## ----include = FALSE----------------------------------------------------------
knitr::opts_chunk$set(
collapse = TRUE,
tidy = FALSE,
comment = "#>",
warning = FALSE,
message = FALSE,
fig.width = 9,
fig.height = 7
)
set.seed(888L)
local_data <- "~/Sync/birddog/data-biogas/rawfiles-direct"
has_local_data <- dir.exists(local_data)
knitr::opts_chunk$set(eval = has_local_data)
# When local data is absent (e.g. CRAN), no chunk runs; the pre-built HTML ships instead.
## ----eval = FALSE-------------------------------------------------------------
# # stable version (CRAN)
# install.packages("birddog")
#
# # development version (GitHub)
# # install.packages("remotes")
# remotes::install_github("roneyfraga/birddog")
## -----------------------------------------------------------------------------
library(birddog)
## ----eval = FALSE-------------------------------------------------------------
# library(openalexR)
#
# # Fetch works from OpenAlex API
# url_api <- "https://api.openalex.org/works?page=1&filter=primary_location.source.id:s121026525"
#
# openalexR::oa_request(query_url = url_api) |>
# openalexR::oa2df(entity = "works") |>
# birddog::read_openalex(format = "api") ->
# M
#
# # Or from a CSV export
# M <- birddog::read_openalex("path/to/openalex-export.csv", format = "csv")
## ----eval = FALSE-------------------------------------------------------------
# # BibTeX
# M <- birddog::read_wos("path/to/savedrecs.bib", format = "bib")
#
# # RIS
# M <- birddog::read_wos("path/to/savedrecs.ris", format = "ris")
#
# # Plain text
# M <- birddog::read_wos("path/to/savedrecs.txt", format = "txt-plain-text")
#
# # Tab-delimited
# M <- birddog::read_wos("path/to/savedrecs.txt", format = "txt-tab-delimited")
## ----eval = FALSE-------------------------------------------------------------
# # Download from OpenAlex (~15 min)
# query_oa <- "( biogas )"
#
# openalexR::oa_fetch(
# entity = "works",
# title_and_abstract.search = query_oa,
# verbose = TRUE
# ) ->
# papers
#
# M <- birddog::read_openalex(papers, format = "api")
## ----eval = FALSE-------------------------------------------------------------
# # Pre-computed dataset
# url_m <- "https://roneyfraga.com/volume/keep_it/biogas-data/M.rds"
# M <- readRDS(url(url_m))
## ----include = FALSE----------------------------------------------------------
M <- readRDS(file.path(local_data, "M.rds"))

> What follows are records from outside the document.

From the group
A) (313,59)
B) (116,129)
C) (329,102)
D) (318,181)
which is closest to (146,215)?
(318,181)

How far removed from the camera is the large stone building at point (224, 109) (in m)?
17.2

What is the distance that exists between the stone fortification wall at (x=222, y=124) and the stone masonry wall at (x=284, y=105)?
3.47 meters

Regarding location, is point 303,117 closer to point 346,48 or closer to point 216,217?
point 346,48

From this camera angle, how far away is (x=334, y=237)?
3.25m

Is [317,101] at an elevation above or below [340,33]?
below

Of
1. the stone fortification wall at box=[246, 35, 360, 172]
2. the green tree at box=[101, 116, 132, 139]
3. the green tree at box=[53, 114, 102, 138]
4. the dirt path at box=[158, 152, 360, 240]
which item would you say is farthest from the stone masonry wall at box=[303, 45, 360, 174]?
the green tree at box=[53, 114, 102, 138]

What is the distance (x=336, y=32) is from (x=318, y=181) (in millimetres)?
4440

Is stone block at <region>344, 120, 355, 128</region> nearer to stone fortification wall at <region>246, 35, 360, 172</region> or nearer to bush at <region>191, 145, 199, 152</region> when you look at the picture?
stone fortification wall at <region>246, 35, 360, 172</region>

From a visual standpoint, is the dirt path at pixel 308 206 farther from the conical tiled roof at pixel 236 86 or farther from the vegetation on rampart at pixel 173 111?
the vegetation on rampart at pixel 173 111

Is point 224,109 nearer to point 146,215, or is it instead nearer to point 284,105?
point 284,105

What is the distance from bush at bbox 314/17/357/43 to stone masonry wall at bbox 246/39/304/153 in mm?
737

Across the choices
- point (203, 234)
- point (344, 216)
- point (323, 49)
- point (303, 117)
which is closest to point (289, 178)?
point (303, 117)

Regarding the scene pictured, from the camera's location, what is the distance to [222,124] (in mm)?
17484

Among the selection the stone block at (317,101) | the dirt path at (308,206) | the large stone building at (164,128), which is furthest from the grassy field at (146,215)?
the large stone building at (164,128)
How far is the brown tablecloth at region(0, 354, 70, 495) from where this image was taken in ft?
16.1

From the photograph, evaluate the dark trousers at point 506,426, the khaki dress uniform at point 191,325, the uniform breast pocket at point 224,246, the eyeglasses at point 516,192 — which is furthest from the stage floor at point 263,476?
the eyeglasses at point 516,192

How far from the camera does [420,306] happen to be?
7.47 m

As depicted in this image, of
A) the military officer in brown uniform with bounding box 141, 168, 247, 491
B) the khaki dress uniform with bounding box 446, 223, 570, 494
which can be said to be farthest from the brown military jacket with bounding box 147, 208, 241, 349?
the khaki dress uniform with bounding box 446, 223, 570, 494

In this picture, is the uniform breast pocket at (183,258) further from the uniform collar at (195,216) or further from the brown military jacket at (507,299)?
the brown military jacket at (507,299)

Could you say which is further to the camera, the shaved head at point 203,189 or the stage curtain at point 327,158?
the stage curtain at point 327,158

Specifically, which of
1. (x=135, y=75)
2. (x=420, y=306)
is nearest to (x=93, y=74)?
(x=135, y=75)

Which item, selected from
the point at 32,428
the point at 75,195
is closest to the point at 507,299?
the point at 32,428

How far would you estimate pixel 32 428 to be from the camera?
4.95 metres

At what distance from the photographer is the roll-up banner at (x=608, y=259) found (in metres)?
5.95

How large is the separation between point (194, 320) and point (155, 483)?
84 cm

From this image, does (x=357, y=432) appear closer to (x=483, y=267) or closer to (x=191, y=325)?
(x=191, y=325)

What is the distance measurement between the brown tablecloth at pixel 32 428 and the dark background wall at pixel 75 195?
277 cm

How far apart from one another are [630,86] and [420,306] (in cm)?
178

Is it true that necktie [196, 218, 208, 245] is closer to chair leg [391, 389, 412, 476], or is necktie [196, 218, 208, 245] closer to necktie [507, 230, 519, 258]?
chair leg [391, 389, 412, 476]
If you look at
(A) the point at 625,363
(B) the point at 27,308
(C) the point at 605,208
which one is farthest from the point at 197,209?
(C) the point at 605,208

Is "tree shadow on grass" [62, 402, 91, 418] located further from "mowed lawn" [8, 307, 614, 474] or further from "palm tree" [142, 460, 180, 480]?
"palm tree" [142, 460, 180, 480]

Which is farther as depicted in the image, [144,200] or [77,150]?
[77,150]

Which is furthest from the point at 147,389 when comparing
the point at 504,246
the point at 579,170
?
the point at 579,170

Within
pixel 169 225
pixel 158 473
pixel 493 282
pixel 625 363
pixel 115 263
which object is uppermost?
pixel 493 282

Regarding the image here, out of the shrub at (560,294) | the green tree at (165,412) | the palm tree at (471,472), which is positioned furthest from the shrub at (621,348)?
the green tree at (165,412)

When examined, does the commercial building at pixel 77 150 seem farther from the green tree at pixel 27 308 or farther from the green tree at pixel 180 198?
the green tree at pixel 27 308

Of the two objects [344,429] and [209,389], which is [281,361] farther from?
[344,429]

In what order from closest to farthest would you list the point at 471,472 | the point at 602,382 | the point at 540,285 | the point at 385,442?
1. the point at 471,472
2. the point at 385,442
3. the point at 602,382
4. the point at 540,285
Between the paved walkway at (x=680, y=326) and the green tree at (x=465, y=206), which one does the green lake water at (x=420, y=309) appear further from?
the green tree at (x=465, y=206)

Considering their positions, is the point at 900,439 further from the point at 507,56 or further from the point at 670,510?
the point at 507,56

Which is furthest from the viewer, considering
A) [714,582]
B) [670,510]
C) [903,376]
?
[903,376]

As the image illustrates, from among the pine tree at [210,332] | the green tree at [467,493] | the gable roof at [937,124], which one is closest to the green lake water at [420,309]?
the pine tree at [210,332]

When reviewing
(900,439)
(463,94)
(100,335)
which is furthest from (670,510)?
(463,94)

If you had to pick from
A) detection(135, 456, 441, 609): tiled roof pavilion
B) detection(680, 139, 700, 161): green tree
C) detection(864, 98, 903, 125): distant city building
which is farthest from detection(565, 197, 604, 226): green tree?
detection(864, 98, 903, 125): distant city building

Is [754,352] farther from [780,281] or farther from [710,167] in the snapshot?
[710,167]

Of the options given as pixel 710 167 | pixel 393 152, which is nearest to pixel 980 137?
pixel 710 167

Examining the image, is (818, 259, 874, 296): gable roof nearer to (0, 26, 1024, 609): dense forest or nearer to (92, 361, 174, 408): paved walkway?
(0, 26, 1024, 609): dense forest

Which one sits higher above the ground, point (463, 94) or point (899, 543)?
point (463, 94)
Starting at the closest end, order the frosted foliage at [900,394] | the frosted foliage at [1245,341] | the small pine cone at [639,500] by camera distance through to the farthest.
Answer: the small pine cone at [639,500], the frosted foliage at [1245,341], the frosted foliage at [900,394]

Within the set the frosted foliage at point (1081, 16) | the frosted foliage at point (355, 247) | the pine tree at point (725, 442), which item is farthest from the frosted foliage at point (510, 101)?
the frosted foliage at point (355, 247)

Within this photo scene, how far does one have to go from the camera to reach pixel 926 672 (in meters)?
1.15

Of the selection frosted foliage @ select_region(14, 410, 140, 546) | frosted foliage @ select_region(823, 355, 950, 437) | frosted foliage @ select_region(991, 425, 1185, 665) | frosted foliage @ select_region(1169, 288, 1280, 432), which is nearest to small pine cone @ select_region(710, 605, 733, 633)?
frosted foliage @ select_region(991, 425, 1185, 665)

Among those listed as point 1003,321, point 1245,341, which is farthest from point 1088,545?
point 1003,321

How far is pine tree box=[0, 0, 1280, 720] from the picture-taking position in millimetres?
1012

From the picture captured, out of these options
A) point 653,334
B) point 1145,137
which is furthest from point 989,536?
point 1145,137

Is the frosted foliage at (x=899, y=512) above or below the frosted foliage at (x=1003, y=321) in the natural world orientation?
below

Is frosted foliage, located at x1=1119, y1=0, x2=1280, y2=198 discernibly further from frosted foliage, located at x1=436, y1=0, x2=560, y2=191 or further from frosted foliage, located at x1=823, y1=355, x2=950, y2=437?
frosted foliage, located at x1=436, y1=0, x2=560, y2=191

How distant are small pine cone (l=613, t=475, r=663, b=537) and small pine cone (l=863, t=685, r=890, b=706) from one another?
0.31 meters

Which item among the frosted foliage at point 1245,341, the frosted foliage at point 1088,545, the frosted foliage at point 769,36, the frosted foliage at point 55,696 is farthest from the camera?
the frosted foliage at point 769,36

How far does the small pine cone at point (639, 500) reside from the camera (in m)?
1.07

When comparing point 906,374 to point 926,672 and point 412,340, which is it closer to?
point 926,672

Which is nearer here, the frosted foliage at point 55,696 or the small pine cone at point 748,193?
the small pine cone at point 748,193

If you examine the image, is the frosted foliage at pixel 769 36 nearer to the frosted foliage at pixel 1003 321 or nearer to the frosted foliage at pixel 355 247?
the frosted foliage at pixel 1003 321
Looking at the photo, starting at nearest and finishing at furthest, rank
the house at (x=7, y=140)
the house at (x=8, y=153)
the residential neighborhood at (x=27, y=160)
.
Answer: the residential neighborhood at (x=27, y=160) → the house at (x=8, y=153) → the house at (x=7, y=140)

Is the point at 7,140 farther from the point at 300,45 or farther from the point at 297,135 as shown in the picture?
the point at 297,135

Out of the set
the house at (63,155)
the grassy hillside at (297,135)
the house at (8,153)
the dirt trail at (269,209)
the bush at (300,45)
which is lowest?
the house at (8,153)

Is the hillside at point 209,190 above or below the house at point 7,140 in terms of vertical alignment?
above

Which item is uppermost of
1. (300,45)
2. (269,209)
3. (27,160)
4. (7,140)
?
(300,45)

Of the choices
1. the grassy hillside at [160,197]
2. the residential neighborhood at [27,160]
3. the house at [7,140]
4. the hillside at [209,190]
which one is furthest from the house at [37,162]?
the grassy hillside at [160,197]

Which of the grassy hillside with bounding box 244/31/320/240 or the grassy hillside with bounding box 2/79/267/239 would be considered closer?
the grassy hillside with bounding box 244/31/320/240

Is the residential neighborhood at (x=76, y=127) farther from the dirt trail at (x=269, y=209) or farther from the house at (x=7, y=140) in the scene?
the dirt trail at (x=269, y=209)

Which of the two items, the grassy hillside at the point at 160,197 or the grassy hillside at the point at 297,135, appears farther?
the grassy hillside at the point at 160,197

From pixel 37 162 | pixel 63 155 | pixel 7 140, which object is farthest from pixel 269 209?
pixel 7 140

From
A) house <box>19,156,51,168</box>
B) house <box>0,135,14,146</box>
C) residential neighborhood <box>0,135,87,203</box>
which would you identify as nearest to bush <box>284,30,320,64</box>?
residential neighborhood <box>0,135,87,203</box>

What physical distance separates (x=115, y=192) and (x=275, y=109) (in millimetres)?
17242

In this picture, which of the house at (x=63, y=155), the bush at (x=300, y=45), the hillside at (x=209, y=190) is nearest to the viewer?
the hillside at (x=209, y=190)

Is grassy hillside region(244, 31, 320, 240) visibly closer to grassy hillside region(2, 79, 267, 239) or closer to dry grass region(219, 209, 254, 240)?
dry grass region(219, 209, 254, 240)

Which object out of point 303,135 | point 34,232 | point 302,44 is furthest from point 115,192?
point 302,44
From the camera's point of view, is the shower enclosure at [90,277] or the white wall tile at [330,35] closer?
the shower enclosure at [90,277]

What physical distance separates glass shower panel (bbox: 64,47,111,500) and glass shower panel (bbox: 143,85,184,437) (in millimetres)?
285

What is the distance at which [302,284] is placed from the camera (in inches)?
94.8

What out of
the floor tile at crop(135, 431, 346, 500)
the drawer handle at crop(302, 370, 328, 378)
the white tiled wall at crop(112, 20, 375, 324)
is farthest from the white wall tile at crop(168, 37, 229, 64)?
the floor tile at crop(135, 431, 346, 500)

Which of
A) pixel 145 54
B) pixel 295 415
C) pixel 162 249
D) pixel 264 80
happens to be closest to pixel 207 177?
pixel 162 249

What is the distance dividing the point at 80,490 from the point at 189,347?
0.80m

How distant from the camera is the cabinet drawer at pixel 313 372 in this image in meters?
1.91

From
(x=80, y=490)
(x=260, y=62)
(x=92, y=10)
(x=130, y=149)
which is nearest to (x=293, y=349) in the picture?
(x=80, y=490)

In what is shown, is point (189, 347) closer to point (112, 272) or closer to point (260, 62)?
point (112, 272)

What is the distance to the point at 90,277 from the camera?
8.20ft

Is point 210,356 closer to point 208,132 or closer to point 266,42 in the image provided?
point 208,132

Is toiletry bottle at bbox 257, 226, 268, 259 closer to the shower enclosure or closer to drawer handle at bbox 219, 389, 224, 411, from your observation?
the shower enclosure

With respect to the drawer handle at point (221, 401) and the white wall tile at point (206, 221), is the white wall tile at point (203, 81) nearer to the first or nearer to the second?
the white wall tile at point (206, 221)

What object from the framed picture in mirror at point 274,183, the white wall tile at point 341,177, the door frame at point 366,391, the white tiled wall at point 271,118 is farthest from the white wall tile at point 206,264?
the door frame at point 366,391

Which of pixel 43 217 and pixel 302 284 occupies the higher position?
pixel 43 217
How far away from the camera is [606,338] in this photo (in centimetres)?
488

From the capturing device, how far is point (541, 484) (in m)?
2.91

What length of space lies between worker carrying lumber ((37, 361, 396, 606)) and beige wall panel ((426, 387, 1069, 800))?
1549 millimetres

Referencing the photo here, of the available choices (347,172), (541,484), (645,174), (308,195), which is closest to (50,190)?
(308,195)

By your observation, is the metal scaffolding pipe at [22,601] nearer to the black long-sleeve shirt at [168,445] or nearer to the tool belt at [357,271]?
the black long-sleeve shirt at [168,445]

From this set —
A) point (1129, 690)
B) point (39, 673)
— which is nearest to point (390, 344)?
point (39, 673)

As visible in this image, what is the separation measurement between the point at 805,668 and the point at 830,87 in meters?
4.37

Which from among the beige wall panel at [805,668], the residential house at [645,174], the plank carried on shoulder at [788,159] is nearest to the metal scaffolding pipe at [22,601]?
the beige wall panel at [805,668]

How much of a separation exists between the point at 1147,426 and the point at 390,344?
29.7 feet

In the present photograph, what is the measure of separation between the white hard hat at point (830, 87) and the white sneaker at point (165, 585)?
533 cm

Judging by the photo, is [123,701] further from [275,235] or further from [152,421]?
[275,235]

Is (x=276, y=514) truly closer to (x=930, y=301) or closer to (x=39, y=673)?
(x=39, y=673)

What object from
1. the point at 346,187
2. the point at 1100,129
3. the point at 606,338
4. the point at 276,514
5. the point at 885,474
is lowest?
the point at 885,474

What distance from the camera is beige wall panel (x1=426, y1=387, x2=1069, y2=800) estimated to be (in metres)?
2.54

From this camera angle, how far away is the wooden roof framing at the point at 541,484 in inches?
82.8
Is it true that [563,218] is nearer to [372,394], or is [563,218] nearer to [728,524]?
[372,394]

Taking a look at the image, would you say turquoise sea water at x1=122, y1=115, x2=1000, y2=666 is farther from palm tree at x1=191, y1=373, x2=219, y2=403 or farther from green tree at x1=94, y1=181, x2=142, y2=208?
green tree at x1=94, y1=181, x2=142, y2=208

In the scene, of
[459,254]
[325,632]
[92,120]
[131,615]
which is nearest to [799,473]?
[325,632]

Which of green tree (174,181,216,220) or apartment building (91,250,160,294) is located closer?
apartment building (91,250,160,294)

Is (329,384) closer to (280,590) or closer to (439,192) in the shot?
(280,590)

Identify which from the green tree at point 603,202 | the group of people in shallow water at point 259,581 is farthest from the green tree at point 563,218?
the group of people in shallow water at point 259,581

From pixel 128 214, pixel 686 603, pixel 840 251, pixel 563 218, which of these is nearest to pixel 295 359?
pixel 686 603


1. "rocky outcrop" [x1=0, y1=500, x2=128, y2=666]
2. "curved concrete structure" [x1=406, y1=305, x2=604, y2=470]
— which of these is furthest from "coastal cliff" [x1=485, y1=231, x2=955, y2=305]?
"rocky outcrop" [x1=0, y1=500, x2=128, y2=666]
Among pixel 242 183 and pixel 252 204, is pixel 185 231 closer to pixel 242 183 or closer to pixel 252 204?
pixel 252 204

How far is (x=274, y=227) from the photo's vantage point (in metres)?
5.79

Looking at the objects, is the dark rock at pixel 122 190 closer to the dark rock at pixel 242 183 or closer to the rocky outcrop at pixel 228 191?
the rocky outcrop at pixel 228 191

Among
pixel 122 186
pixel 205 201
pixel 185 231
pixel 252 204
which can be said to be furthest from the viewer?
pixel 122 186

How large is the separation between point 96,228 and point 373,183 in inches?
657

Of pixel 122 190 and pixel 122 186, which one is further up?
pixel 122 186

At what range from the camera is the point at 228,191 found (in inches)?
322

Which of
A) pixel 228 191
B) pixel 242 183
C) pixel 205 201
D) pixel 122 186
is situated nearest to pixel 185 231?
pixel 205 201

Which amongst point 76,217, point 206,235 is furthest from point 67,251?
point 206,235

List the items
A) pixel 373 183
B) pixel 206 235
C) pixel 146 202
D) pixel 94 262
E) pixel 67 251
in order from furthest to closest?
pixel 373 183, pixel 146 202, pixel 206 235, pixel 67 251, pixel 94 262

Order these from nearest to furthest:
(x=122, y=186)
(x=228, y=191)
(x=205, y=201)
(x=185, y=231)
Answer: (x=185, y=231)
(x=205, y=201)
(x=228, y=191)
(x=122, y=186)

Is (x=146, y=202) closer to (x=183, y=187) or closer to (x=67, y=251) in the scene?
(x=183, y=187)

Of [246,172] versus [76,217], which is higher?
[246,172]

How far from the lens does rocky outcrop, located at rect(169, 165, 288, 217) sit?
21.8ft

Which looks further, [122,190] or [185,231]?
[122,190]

## -----------------------------------------------------------------------------
dplyr::glimpse(M)
## ----eval = FALSE-------------------------------------------------------------
# net <- birddog::sniff_network(M, type = "direct citation")
## ----include = FALSE----------------------------------------------------------
net <- readRDS(file.path(local_data, "net.rds"))
## -----------------------------------------------------------------------------
net |>
tidygraph::activate(nodes) |>
dplyr::select(name, AU, PY, TI, TC) |>
dplyr::arrange(dplyr::desc(TC))
## ----eval = FALSE-------------------------------------------------------------
# comps <- birddog::sniff_components(net)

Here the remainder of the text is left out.